═════ Source document
There are two main types of pyoderma gangrenosum:
- the 'typical' ulcerative form, which occurs in the legs
- an 'atypical' form that is more superficial and occurs in the hands and other parts of the body

Other variations are:
- Peristomal pyoderma gangrenosum comprises 15% of all cases of pyoderma
- Bullous pyoderma gangrenosum
- Pustular pyoderma gangrenosum
- Vegetative pyoderma gangrenosum
==Presentation==
===Associations===
The following are conditions commonly associated with pyoderma gangrenosum:
- Inflammatory bowel disease:
  - Ulcerative colitis
  - Crohn's disease
- Arthritides:
  - Rheumatoid arthritis
  - Seronegative arthritis
- Hematological disease:
  - Myelocytic leukemia
  - Hairy cell leukemia
  - Myelofibrosis
  - Myeloid metaplasia
  - Monoclonal gammopathy
- Solid tumors

A rare syndromic association called pyogenic arthritis, pyoderma gangrenosum and acne syndrome (PAPA syndrome), a type of autoinflammatory disorder, is associated with mutations in the proline-serine-threonine phosphatase-interacting 1 gene (PSTPIP1).

==Causes==
Though the cause is not well understood, the disease is thought to be due to immune system dysfunction, and particularly improper functioning of neutrophils. In support of an immune cause, a variety of immune mediators such as interleukin (IL)-8, IL-1β, IL-6, interferon (IFN)-γ, granulocyte colony-stimulating factor, tumor necrosis factor alpha, matrix metalloproteinase (MMP)-9, MMP10, and elafin have all been reported to be elevated in patients with pyoderma gangrenosum.

Also in support of an immune cause is the finding that at least half of all pyoderma gangrenosum patients suffer from immune-mediated diseases. For instance, ulcerative colitis, rheumatoid arthritis, and monoclonal gammopathies have all been associated with pyoderma gangrenosum. It can also be part of autoinflammatory syndromes such as PAPA syndrome. Marzano et al. (2017) identified a variety of single-nucleotide polymorphisms (SNPs) linked to autoinflammation that were carried, singly or in combination, in subsets of patients with pyoderma gangrenosum, acne and suppurative hidradenitis syndrome (PASH syndrome) or isolated pyoderma gangrenosum of the ulcerative subtype.

One hallmark of pyoderma gangrenosum is pathergy, which is the appearance of new lesions at sites of trauma.

==Diagnosis==
Diagnosis of PG is challenging owing to its variable presentation, clinical overlap with other conditions, association with several systemic diseases, and absence of defining histopathologic or laboratory findings. Misdiagnosis and delayed diagnosis are common. It has been shown that up to 39% of patients who initially received a diagnosis of PG have an alternative diagnosis. In light of this, validated diagnostic criteria have recently been developed for ulcerative pyoderma gangrenosum.
══════════
**List of tasks:**
A - Transcribe everything in the pyoderma gangrenosum article from "Also in support" down to "the ulcerative subtype.".
B - Write the next part of the pyoderma gangrenosum article, picking up after its final sentence.
═════ Material supplied
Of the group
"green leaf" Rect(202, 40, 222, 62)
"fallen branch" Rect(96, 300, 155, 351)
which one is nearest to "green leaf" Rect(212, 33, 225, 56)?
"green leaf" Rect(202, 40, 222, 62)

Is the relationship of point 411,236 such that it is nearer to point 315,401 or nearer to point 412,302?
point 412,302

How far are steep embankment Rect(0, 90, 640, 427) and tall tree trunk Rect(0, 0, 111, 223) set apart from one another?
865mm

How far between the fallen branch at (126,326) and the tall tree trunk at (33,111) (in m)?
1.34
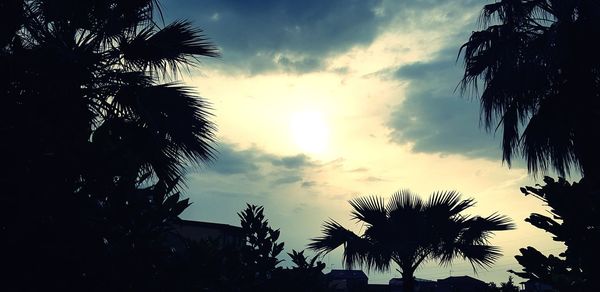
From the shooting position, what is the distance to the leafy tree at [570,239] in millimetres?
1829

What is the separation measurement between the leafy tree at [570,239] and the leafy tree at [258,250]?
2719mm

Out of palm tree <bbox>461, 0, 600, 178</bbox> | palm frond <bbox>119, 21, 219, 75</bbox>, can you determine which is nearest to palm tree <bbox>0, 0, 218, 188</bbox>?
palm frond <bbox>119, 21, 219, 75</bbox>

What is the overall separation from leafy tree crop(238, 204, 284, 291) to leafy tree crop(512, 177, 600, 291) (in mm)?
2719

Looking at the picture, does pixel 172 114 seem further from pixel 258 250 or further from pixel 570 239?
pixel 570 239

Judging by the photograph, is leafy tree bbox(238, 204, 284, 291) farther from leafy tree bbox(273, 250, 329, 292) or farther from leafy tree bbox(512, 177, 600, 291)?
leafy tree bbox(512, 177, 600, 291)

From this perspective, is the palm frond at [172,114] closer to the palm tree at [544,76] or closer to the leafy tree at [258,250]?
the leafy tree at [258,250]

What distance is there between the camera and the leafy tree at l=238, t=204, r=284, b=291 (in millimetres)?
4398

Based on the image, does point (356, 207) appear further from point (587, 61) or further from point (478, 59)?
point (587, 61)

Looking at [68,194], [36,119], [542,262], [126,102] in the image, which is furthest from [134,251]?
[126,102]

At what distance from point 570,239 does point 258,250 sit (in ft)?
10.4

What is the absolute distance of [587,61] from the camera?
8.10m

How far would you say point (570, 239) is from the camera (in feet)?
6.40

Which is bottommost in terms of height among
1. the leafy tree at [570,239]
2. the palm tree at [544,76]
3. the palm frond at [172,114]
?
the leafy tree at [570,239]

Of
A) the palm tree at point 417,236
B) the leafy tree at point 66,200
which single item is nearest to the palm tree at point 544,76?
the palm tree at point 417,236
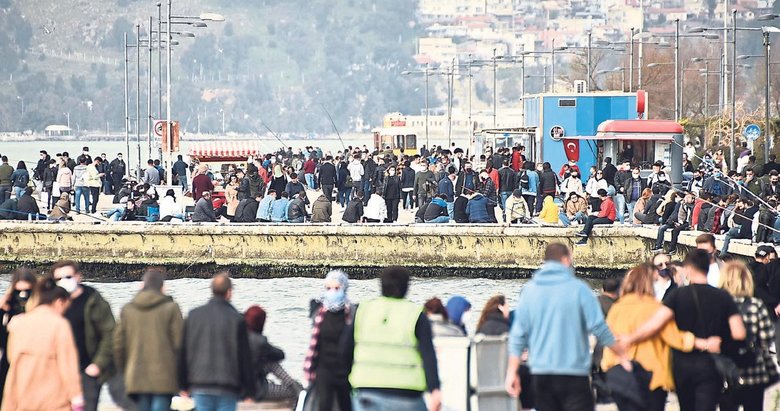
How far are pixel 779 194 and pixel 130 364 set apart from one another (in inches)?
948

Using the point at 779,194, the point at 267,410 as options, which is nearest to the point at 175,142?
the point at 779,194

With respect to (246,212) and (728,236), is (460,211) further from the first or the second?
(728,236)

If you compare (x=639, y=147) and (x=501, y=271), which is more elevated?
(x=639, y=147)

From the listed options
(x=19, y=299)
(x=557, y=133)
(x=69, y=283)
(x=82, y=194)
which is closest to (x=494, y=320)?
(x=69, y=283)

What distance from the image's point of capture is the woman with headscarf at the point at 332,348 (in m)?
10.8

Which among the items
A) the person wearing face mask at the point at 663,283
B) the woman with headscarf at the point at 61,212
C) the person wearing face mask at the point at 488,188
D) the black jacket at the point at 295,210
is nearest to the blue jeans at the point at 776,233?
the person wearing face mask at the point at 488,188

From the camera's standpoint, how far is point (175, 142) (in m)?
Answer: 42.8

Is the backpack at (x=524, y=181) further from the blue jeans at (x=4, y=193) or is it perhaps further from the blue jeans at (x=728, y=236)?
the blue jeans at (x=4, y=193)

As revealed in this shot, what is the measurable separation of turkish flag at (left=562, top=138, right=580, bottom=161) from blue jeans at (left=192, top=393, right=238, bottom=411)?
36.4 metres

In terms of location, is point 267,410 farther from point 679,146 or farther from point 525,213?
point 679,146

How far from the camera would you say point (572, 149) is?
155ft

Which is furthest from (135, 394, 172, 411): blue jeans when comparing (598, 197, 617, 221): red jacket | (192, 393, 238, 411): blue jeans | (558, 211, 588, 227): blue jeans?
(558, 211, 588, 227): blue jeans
══════════
═════ Material supplied
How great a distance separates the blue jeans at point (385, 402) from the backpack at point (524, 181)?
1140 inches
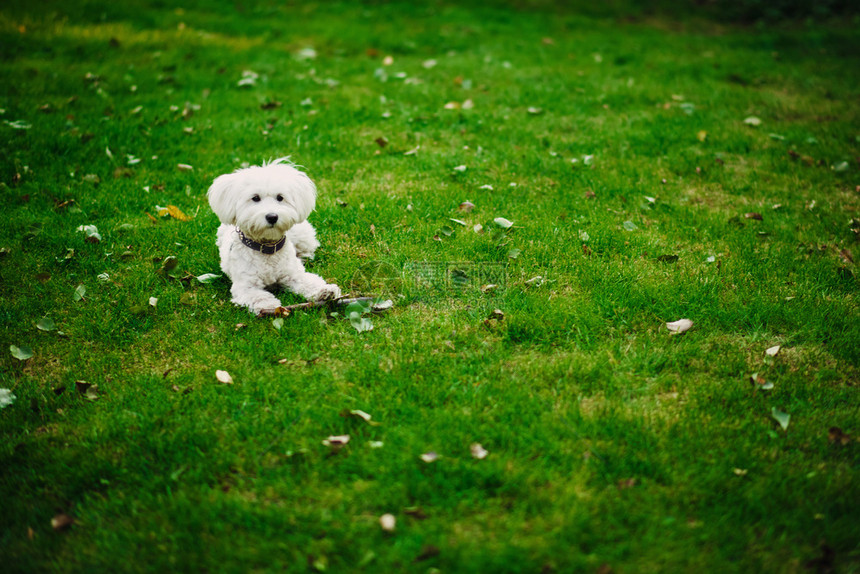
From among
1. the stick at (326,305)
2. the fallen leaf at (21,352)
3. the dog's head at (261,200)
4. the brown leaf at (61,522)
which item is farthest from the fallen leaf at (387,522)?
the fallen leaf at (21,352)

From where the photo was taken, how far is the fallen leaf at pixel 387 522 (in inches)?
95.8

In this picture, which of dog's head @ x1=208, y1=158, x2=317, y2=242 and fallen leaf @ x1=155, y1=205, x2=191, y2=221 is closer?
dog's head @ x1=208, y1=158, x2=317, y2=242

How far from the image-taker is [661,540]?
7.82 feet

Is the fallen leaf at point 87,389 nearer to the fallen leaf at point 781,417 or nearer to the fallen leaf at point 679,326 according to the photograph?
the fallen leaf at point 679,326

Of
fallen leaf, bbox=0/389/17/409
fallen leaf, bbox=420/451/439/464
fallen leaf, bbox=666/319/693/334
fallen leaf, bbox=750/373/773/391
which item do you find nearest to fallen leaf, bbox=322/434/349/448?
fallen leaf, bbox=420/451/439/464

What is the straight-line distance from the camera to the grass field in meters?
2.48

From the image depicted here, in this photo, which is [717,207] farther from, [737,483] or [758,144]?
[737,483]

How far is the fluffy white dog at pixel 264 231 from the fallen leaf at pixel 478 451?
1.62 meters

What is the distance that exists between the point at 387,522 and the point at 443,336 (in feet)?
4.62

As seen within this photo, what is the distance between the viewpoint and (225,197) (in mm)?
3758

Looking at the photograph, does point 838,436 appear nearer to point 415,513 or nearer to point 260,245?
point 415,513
══════════
**Replies:**
A -
Also in support of an immune cause is the finding that at least half of all pyoderma gangrenosum patients suffer from immune-mediated diseases. For instance, ulcerative colitis, rheumatoid arthritis, and monoclonal gammopathies have all been associated with pyoderma gangrenosum. It can also be part of autoinflammatory syndromes such as PAPA syndrome. Marzano et al. (2017) identified a variety of single-nucleotide polymorphisms (SNPs) linked to autoinflammation that were carried, singly or in combination, in subsets of patients with pyoderma gangrenosum, acne and suppurative hidradenitis syndrome (PASH syndrome) or isolated pyoderma gangrenosum of the ulcerative subtype.

B -
===Diagnostic criteria===
In addition to a biopsy demonstrating a neutrophilic infiltrate, patients must have at least 4 minor criteria to meet diagnostic criteria. These criteria are based on histology, history, clinical examination, and treatment.
- Histology: Exclusion of infection (including histologically indicated stains and tissue cultures)
- Pathergy (ulcer occurring at sites of trauma, with the ulcer extending past the area of trauma)
- Personal history of inflammatory bowel disease or inflammatory arthritis
- History of papule, pustule, or vesicle that rapidly ulcerated
- Clinical examination (or photographic evidence) of peripheral erythema, undermining border, and tenderness at the site of ulceration
- Multiple ulcerations (at least 1 occurring on an anterior lower leg)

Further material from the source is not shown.